Ebay (then called AuctionWeb) started up in founder Pierre Omidyar's living room in San Jose in 1995. It's first proper office to speak of, though, was a small suite on Hamilton Avenue. And they're still there--they've just branched out a bit. The old office is now known as "building number six" on the Ebay campus.Rumor has long held that Omidyar founded Ebay to help his wife with her Pez dispenser collection. But the company now says this is a myth; which is a shame, since few things have as much micro appeal as Pez.

Google

A hat trick for Silicon Valley garages, as Sergey Brin and Larry Page also put heads together in a carport in Menlo Park, rented from a future Google employee who in those days was just looking for some extra money to cover her mortgage. Google, of course, is now as famous for its Willy Wonka-style office complex as its search engine.Tourists are so fond of photographing the place that the company asked the press to stop publishing the address. Problem is, people keep finding it on their own, via Google. Hoist by their own petard; oldest story in the book.

Twitter

These days, the phrase "Twitter building" evokes not just an address but a lengthy catalog of associations about San Francisco, the tech industry, the housing market, and, for certain people, proletarian rage. But before they struck the defining real estate deal of modern startup culture, Twitter worked out of a single small office in the Obvious Ventures building in the Presidio.
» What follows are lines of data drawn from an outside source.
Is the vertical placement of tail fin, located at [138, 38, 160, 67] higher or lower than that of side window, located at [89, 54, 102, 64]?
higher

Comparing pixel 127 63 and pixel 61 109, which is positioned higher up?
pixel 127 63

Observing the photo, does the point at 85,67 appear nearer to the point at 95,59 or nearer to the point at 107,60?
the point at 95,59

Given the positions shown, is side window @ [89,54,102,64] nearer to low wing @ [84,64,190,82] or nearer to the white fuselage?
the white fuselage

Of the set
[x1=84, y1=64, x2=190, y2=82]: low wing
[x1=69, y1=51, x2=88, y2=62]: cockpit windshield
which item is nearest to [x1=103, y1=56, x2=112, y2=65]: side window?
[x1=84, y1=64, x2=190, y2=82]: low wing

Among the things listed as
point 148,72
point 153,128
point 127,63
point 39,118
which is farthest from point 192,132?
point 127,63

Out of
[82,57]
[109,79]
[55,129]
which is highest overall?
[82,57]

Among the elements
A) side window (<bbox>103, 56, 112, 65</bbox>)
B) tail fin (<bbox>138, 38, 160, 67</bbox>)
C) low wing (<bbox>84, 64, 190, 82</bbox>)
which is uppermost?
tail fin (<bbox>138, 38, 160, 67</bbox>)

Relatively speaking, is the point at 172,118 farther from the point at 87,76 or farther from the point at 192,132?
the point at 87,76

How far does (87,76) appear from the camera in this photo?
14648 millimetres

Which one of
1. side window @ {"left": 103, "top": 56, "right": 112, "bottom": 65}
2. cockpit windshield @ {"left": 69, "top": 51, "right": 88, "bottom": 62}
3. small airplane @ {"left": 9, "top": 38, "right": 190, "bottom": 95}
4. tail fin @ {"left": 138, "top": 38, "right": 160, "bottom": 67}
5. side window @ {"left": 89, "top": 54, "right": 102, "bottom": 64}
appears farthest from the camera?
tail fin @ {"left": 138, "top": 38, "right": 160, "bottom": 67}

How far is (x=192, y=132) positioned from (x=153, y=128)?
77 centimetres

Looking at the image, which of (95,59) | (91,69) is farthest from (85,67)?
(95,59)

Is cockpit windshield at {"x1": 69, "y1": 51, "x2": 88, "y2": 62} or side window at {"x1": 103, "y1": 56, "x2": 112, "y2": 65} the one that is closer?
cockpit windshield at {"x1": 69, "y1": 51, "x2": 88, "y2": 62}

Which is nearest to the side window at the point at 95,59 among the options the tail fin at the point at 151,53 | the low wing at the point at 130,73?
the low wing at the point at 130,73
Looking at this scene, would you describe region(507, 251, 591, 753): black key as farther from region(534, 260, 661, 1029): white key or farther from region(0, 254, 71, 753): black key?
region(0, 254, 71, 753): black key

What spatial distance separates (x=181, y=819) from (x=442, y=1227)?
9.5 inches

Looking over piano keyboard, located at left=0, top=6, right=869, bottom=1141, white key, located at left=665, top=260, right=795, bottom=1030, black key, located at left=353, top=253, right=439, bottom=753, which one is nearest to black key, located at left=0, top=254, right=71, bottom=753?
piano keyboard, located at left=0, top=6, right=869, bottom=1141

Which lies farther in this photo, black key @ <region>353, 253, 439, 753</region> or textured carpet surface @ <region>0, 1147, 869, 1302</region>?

Who knew?

Facebook

Thanks to the Academy Award winning movie "The Social Network," everybody knows that Mark Zuckerberg took Facebook to a summer house in Palo Alto after Harvard (and also that he was mean to his college girlfriend). It looks like the house has subsequently shrank from fame, hiding behind a wall of overgrowth, but it still hosts startups for the summer.

Netflix

Point number one, Silicon Valley's favorite movie deliverers/streamers/makers started out not in Silicon Valley, but closer to Santa Cruz. Point number two, a company founded on the principle of delivering movies to your home started out with no home of its own, operating out of a Best Western hotel room. Room service might not be a bad amenity for present SV HQs to emulate.